(Image-backed grounding data)
-------

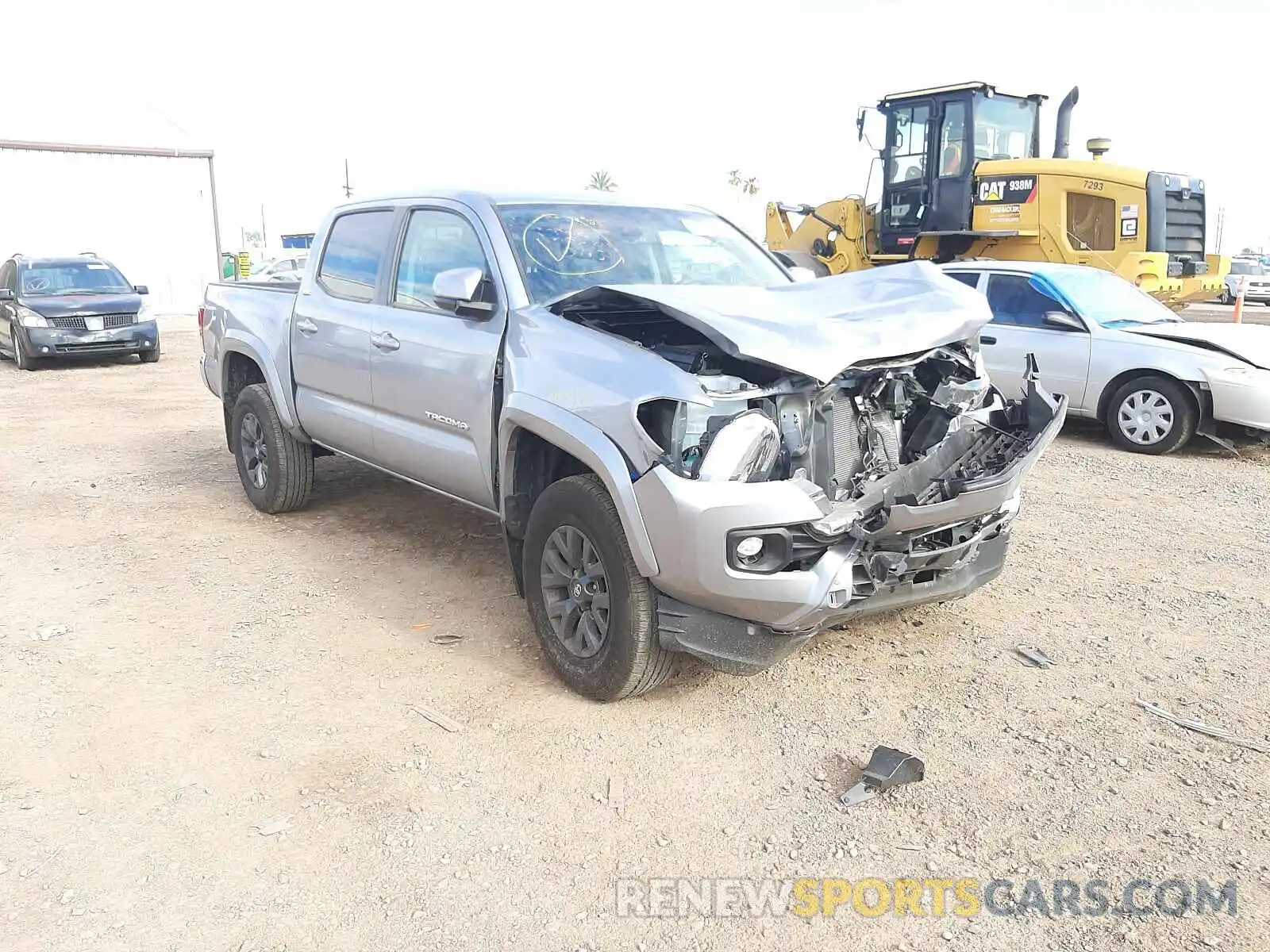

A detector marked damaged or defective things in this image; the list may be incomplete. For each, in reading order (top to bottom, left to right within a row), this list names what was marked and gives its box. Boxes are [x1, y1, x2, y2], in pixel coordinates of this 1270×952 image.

shattered windshield [20, 262, 133, 295]
shattered windshield [492, 202, 784, 303]
damaged toyota tacoma [198, 191, 1067, 698]
destroyed bumper [629, 389, 1067, 676]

-------

WHAT TO DO: Would you copy out all the data exactly, without the images?

TASK RESULT:
A detector marked damaged or defective things in this image; the list may be incomplete. For each, in reading order (top to bottom, left to right within a row), this list names what was marked and gives its box. Boxes are [x1, y1, x2, y2], in pixel coordinates of this 1270×952 image.

shattered windshield [20, 262, 133, 295]
shattered windshield [492, 202, 784, 303]
damaged toyota tacoma [198, 191, 1067, 698]
destroyed bumper [629, 389, 1067, 676]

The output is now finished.